◆ **DO THIS**
Return the entries word for word from their start through the line containing "(B) beige chair cushion (bbox: 473 296 640 425) →", that line included. Leave out the pictures.

◆ **INPUT**
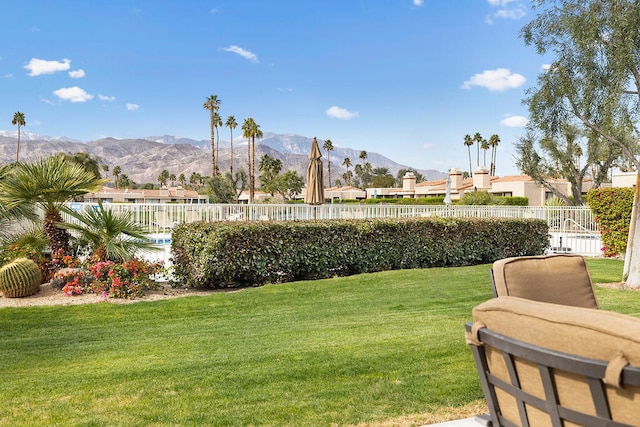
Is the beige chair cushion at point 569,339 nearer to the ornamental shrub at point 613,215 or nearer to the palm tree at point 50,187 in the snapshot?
the palm tree at point 50,187

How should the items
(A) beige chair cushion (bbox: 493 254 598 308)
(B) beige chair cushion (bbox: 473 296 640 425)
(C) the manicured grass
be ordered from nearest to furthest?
(B) beige chair cushion (bbox: 473 296 640 425) → (A) beige chair cushion (bbox: 493 254 598 308) → (C) the manicured grass

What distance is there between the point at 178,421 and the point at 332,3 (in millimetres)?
52260

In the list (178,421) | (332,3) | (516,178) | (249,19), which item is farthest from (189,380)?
(249,19)

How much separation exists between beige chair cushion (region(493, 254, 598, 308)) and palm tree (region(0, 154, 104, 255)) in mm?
8558

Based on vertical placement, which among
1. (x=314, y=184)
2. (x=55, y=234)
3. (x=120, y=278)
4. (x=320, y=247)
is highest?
(x=314, y=184)

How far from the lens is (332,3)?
50375 mm

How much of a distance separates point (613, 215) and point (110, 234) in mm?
13504

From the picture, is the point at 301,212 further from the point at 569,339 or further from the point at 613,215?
the point at 569,339

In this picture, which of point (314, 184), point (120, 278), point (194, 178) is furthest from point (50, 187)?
point (194, 178)

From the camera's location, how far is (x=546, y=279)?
320 cm

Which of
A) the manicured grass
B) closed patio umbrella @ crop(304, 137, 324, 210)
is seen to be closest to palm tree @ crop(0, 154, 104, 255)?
the manicured grass

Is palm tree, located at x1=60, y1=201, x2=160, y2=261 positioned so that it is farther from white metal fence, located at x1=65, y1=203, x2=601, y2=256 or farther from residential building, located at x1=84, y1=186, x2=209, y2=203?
residential building, located at x1=84, y1=186, x2=209, y2=203

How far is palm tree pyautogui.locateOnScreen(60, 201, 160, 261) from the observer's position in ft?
30.1

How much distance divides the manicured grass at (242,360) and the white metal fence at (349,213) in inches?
179
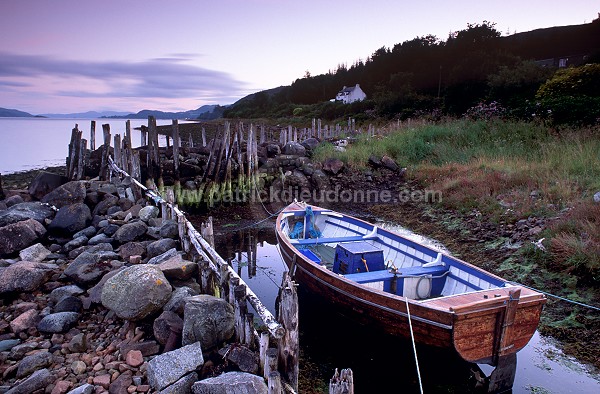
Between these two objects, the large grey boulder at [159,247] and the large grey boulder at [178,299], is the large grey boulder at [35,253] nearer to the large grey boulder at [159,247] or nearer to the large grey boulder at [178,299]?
the large grey boulder at [159,247]

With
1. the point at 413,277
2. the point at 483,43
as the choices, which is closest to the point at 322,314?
the point at 413,277

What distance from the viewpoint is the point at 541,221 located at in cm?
916

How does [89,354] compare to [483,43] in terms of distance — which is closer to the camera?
[89,354]

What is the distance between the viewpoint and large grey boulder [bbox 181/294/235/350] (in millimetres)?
4332

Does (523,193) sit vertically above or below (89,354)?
above

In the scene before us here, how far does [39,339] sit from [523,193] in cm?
1087

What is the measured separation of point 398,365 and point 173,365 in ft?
10.9

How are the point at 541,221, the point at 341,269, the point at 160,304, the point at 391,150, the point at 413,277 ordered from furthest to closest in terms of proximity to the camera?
1. the point at 391,150
2. the point at 541,221
3. the point at 341,269
4. the point at 413,277
5. the point at 160,304

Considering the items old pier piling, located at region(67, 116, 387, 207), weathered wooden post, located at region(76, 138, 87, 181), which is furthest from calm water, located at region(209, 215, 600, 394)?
weathered wooden post, located at region(76, 138, 87, 181)

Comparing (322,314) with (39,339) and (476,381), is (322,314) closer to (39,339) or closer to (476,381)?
(476,381)

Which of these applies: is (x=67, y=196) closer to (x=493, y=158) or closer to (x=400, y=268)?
(x=400, y=268)

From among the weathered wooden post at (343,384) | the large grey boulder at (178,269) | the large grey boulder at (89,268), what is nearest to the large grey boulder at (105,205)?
the large grey boulder at (89,268)

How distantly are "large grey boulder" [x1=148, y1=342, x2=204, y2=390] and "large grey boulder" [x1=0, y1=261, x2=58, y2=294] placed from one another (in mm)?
2793

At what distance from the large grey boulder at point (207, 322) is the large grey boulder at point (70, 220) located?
4.56 m
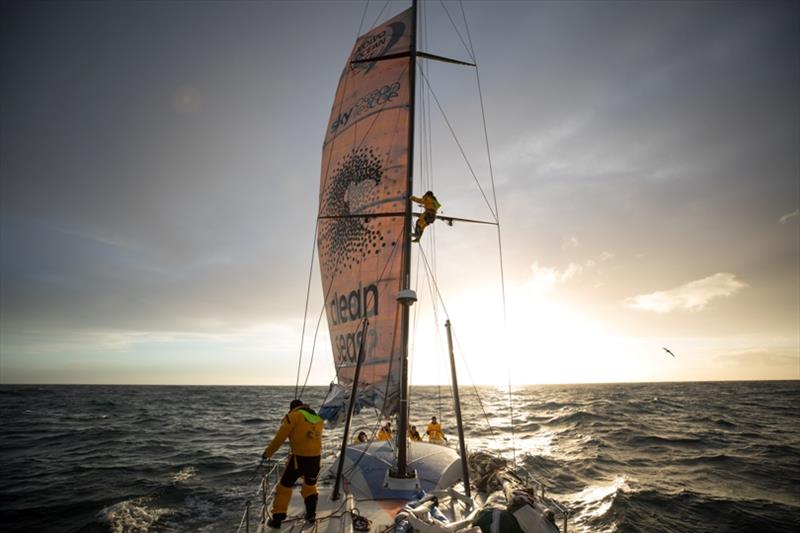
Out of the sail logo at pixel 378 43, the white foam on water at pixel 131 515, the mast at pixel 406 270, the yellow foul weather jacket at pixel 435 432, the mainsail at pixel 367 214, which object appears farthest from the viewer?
the yellow foul weather jacket at pixel 435 432

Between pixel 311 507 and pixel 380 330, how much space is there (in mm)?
4257

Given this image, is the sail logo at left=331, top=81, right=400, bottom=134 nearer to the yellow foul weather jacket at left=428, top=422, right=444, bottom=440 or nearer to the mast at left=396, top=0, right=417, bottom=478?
the mast at left=396, top=0, right=417, bottom=478

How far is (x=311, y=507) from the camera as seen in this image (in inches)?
205

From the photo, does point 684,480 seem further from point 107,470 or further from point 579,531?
point 107,470

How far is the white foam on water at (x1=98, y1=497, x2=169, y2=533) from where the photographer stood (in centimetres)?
918

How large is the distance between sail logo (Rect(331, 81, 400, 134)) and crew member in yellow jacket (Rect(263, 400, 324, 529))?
856 centimetres

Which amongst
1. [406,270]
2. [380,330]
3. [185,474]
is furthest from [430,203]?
[185,474]

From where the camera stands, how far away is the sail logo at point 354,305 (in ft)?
30.2

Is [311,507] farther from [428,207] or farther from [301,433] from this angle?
[428,207]

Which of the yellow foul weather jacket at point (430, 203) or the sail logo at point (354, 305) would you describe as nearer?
the yellow foul weather jacket at point (430, 203)

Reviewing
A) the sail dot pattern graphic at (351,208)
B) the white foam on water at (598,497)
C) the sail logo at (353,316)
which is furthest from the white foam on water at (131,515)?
the white foam on water at (598,497)

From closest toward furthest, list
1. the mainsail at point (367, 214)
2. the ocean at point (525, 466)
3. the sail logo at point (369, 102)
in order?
1. the mainsail at point (367, 214)
2. the ocean at point (525, 466)
3. the sail logo at point (369, 102)

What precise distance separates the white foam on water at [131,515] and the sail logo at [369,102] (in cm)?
1240

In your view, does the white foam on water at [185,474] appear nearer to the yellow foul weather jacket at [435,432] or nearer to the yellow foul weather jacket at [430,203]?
the yellow foul weather jacket at [435,432]
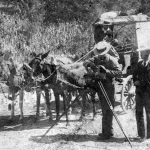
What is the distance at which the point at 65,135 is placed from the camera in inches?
342

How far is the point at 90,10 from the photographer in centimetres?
2600

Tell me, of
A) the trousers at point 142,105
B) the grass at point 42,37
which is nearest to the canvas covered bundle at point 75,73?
the trousers at point 142,105

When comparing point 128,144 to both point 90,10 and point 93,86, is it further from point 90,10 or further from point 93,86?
point 90,10

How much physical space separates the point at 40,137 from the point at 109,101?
2217 millimetres

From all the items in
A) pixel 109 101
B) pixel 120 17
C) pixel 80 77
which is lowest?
pixel 109 101

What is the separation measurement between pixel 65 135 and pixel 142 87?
8.40 feet

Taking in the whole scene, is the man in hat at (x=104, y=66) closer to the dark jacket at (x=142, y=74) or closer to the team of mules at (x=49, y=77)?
the team of mules at (x=49, y=77)

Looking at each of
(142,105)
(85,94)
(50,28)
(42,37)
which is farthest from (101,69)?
(50,28)

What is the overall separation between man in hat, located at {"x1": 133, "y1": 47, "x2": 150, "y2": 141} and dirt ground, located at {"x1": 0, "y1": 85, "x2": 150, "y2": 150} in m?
0.37

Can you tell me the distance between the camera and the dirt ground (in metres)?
7.70

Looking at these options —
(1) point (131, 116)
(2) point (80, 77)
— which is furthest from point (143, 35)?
(2) point (80, 77)

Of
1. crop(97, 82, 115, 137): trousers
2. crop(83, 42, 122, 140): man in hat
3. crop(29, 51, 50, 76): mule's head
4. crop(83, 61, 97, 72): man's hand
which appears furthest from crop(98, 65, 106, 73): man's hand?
crop(29, 51, 50, 76): mule's head

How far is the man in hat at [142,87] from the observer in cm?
764

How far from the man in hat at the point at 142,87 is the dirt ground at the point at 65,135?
37cm
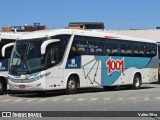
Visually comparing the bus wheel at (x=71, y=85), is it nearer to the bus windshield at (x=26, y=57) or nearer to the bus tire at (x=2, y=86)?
the bus windshield at (x=26, y=57)

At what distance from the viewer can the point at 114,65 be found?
86.2 feet

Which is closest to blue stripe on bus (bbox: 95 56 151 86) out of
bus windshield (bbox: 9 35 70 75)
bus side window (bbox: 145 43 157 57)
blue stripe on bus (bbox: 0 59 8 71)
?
bus side window (bbox: 145 43 157 57)

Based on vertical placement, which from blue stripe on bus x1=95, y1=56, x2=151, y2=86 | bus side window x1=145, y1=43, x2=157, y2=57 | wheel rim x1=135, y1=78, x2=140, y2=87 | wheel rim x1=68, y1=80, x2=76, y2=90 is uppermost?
A: bus side window x1=145, y1=43, x2=157, y2=57

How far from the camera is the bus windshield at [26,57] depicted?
20828 mm

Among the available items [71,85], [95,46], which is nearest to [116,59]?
[95,46]

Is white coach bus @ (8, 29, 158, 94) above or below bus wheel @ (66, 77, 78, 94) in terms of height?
above

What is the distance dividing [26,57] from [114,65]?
22.5 ft

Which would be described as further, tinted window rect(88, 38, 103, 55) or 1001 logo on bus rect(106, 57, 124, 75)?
1001 logo on bus rect(106, 57, 124, 75)

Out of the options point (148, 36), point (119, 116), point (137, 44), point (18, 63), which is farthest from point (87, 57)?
point (148, 36)

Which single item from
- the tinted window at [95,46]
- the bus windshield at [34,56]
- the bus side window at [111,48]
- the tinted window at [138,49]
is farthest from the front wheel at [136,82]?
the bus windshield at [34,56]

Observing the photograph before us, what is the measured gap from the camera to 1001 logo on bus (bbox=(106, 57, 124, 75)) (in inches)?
1014

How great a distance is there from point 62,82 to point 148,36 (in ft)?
107

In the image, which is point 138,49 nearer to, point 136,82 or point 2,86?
point 136,82

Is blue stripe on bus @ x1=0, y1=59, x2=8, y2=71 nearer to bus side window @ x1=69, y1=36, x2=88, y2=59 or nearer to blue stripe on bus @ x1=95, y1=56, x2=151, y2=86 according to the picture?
bus side window @ x1=69, y1=36, x2=88, y2=59
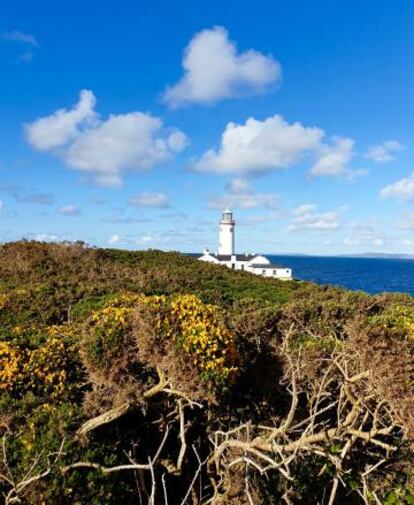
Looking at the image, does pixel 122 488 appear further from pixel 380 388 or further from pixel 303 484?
pixel 380 388

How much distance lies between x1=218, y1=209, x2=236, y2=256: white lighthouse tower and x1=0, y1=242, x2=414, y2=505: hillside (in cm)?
7768

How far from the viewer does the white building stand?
8162 centimetres

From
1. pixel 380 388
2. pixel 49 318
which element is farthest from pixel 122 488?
pixel 49 318

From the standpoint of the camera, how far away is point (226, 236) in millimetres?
87625

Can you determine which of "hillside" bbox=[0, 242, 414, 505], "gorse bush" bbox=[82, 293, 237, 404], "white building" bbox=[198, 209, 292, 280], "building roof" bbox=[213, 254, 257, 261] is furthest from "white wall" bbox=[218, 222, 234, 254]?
"gorse bush" bbox=[82, 293, 237, 404]

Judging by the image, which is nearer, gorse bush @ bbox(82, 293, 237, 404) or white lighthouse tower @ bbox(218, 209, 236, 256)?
gorse bush @ bbox(82, 293, 237, 404)

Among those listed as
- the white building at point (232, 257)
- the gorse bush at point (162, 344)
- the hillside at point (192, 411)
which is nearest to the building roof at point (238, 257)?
the white building at point (232, 257)

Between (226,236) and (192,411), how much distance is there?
79787mm

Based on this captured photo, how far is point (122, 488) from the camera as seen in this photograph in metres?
5.89

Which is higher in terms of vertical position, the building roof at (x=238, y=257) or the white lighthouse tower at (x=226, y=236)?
the white lighthouse tower at (x=226, y=236)

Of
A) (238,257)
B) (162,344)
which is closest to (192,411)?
(162,344)

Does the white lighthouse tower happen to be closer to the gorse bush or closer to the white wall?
the white wall

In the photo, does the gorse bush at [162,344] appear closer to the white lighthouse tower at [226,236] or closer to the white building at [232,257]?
the white building at [232,257]

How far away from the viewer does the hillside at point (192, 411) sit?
562 centimetres
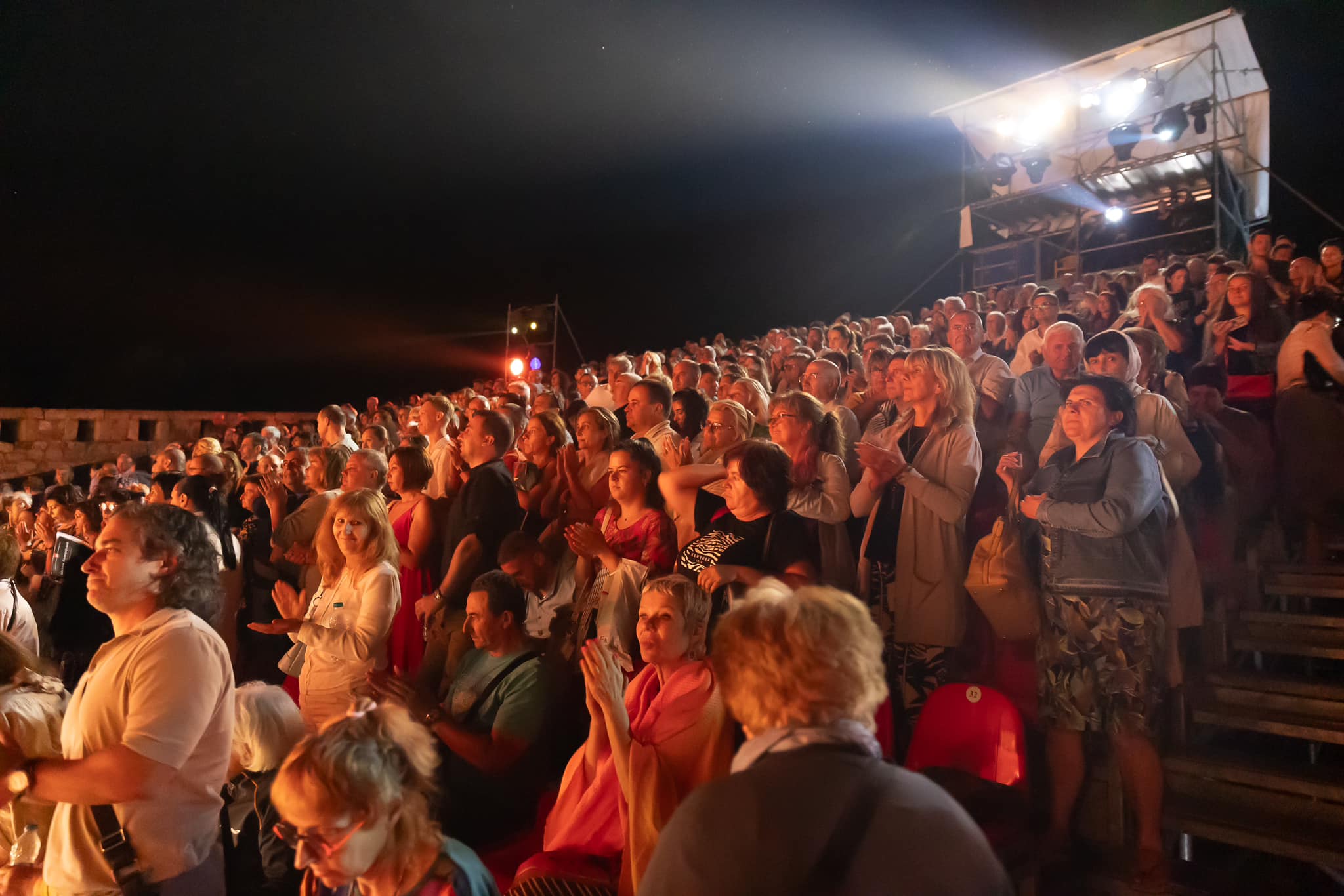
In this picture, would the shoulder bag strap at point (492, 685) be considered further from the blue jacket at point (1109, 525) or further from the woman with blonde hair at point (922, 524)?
the blue jacket at point (1109, 525)

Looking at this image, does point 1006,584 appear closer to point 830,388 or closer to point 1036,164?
point 830,388

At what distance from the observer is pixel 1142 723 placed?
9.51 feet

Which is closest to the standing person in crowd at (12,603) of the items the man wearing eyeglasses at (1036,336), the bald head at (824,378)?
the bald head at (824,378)

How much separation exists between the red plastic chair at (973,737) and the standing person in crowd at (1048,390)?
1.85m

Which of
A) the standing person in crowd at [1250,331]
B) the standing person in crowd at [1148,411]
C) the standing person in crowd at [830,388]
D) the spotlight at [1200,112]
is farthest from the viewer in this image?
the spotlight at [1200,112]

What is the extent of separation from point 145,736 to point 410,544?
2402mm

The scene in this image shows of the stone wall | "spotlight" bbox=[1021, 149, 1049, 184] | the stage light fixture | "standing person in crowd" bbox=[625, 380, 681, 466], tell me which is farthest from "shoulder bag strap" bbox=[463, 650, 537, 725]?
"spotlight" bbox=[1021, 149, 1049, 184]

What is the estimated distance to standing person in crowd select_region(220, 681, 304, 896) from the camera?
9.69 feet

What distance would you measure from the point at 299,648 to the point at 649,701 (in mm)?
2127

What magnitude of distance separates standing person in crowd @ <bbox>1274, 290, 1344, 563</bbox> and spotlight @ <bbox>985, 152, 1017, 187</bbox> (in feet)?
40.7

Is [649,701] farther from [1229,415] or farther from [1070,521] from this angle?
[1229,415]

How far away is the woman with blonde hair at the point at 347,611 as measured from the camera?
3.57 metres

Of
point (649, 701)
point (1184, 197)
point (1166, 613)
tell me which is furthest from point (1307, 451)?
point (1184, 197)

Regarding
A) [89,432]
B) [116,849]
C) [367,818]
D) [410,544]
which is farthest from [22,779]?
[89,432]
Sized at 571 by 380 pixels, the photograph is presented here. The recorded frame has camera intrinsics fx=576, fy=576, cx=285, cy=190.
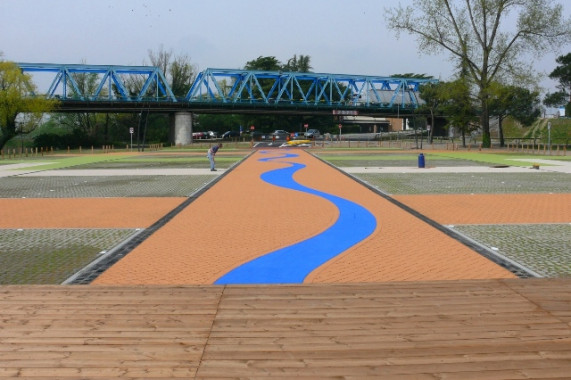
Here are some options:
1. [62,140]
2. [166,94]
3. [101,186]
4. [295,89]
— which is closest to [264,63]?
[295,89]

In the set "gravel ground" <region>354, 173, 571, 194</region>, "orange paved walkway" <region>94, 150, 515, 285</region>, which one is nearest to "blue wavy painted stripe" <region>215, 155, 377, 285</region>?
"orange paved walkway" <region>94, 150, 515, 285</region>

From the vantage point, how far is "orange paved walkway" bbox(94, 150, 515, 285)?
762 cm

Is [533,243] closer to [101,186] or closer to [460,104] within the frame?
[101,186]

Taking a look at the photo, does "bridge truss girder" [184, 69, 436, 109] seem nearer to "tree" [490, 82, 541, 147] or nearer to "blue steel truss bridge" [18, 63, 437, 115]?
"blue steel truss bridge" [18, 63, 437, 115]

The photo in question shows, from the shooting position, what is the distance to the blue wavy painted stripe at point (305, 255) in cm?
754

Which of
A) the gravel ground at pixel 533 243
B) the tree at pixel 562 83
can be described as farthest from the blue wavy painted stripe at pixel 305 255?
the tree at pixel 562 83

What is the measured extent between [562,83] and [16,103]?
269 ft

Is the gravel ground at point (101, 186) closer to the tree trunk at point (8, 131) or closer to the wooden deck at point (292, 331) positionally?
the wooden deck at point (292, 331)

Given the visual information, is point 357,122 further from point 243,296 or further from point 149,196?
point 243,296

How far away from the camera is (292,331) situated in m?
5.13

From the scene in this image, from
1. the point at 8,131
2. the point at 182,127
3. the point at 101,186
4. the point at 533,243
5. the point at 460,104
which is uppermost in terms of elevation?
the point at 460,104

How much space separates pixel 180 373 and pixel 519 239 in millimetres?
7589

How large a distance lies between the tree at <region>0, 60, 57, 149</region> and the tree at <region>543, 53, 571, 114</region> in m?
76.1

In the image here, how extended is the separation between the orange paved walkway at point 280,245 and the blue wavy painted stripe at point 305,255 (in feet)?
0.61
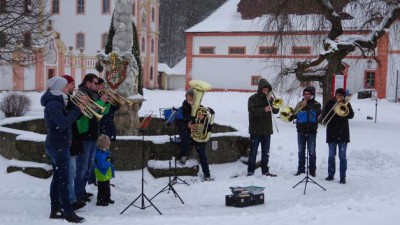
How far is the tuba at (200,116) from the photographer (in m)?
9.09

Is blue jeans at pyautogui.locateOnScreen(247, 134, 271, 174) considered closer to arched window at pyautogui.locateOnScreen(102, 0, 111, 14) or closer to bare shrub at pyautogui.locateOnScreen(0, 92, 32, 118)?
bare shrub at pyautogui.locateOnScreen(0, 92, 32, 118)

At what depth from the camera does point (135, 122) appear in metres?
11.1

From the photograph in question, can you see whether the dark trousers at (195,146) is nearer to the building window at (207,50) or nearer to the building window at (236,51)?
the building window at (236,51)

◆ **TASK RESULT**
Is the beige chair cushion at point 569,339 nearer to the ornamental shrub at point 613,215 or nearer to the palm tree at point 50,187 in the snapshot?
the palm tree at point 50,187

How should the items
(A) beige chair cushion (bbox: 493 254 598 308)
(B) beige chair cushion (bbox: 473 296 640 425)
(C) the manicured grass
be ordered from nearest to furthest?
(B) beige chair cushion (bbox: 473 296 640 425) → (A) beige chair cushion (bbox: 493 254 598 308) → (C) the manicured grass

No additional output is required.